For my taste there was already enough separation of UI and logic in a widget-based UI with callbacks or signals/slots. I was using Qt for desktop app development, so didn't see any benefit to Qt Quick and QML which seemed more intended for mobile, and a step away from native desktop feel. Qt Designer also helped separate UI from logic, but although it was great I found it didn't quite hit the mark. I would use it for prototyping, but then reimplement for real.
In general I got into Qt wanting a nice GUI toolkit for C++ on Linux. The cross-platform support was a bonus, but not something that I ever actually used. MOC was already an unwanted step away from pure C++ development, and QML would have been another one. At the same time Qt Quick and QML support seemed to suck all the wind out of further Qt development for desktop use.
I still don't hear any concrete feedback regarding QML and Qt Quick - the stack is very suited to desktop apps as well. My FOSS app (1,500,000 downloads) has a Kanban UI written in QML[1] and people seems to like it. I do think the choice of Javascript as the scripting language for QML is not ideal to say the least (although there were some improvements to type safety like using `required` in model-view, etc).
Also, most QML components are just C++ objects exposing QML api. And I think there are some compile flags to convert QML to C++ (even some JS code).

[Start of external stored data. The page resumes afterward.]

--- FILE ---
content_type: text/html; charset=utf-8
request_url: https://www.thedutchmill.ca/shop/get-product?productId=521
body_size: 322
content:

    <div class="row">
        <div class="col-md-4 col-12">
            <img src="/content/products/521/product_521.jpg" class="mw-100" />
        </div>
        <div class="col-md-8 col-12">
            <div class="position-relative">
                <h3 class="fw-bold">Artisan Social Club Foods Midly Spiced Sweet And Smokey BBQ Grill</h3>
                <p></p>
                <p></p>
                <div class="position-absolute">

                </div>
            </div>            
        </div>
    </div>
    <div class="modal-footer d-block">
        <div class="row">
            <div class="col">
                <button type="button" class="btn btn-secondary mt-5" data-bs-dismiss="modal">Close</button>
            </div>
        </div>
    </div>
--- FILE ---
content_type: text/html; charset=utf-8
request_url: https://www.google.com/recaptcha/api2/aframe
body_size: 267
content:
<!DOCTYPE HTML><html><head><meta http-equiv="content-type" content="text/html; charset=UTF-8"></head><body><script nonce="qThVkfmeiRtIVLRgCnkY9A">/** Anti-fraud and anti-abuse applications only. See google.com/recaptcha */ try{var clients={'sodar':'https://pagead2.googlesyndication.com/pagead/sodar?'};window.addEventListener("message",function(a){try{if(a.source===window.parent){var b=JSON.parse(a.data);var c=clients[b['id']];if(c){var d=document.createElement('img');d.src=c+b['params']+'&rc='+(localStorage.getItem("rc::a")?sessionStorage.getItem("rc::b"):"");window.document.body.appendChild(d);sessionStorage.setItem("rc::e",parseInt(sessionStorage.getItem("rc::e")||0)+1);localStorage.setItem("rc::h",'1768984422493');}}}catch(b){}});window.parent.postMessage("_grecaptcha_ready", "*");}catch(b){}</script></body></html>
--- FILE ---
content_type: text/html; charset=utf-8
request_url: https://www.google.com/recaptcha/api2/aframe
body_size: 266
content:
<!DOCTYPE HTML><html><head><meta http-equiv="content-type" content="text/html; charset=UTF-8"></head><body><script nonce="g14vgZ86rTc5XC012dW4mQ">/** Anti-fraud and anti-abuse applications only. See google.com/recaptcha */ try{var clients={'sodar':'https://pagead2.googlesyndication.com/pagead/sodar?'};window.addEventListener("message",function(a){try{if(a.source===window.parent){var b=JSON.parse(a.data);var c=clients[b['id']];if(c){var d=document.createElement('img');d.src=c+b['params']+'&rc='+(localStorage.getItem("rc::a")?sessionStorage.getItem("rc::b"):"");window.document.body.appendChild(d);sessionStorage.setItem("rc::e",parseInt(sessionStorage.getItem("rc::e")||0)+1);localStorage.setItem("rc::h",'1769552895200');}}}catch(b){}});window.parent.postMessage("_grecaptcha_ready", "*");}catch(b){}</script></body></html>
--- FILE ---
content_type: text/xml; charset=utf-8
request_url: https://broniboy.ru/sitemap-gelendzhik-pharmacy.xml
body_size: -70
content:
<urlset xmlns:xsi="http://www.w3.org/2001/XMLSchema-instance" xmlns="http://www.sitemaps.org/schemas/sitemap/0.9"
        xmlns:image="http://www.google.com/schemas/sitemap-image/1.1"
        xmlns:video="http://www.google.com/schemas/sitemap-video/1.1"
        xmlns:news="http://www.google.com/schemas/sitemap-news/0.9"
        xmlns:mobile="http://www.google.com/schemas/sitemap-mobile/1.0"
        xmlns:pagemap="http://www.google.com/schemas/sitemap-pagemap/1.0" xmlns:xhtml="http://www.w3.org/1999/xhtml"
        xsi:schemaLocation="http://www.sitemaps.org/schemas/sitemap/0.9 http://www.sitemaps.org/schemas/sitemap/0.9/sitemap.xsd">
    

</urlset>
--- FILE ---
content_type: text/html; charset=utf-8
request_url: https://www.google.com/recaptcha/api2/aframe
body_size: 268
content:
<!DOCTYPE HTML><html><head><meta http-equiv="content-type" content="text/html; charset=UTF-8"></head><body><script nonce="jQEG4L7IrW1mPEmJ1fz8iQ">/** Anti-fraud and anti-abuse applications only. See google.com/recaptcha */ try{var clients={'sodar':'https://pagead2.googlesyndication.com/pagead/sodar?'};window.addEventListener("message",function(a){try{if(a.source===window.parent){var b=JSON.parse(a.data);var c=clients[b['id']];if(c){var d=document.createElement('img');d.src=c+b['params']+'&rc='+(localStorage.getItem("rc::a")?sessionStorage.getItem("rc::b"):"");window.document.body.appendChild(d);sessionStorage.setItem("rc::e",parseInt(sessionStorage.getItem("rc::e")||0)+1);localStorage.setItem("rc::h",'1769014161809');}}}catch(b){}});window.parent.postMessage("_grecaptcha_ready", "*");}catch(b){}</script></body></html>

> I still don't hear any concrete feedback regarding QML and Qt Quick
Well, evidentially you chose/prefer that stack over Qt Widgets, presumably for some considered reason (unless it was just Nokia pushing that as the future, per their own mobile interests).
There was definitely a change of focus when Nokia bought Trolltech. For me it was a negative one.
I was always kind of uncomfortable with MOC too, but I couldn't really articulate why. I consider it "wizardry that works but I don't understand" and I never bothered to go in and really understand it. The more I program though, the less I want any kind of "wizardry" in my code, whether or not I understand it.
Does this motivate me to go back into all my C++/Qt projects and try to un-MOC-ify them? No. But if I started a new project, maybe I'd try to do with without MOC and instead do more in handwritten C++ code.
MOC just seemed to me like an unnecessary hack - an unwanted layer between me and my C++ code that was hard to justify. I suppose it may have served more of a purpose in the early days of Qt (1st release was 1995), but IMO could/should have been phased out when C++11 came along with things like std::function well suited to signals & slots.
Like most forks, it seldom gets used by the large majority that still cares about Qt.
It also never supported the whole Qt tooling ecosystem.
Related issue https://bugreports.qt.io/browse/QTBUG-140912
Comment in the issue referring to the wiki page: "note: it needs updates for stuff merged in Sofia".
Moc is complex. reflection is complex. round one was trying to be as simple as possible while still allowing some real world use and allow room for the future.
Moc?
Meta-Object Compiler, a sort of preprocessor for code that uses Qt: https://doc.qt.io/qt-6/moc.html
"Reflection in C++26 might be insufficient for replacing moc."
C++ is such a dinosaur, that even after all these years the reflection that was lacking and was introduced is still unusable.
A dinosaur without which all the languages that build on top of GCC and LLVM would not exist.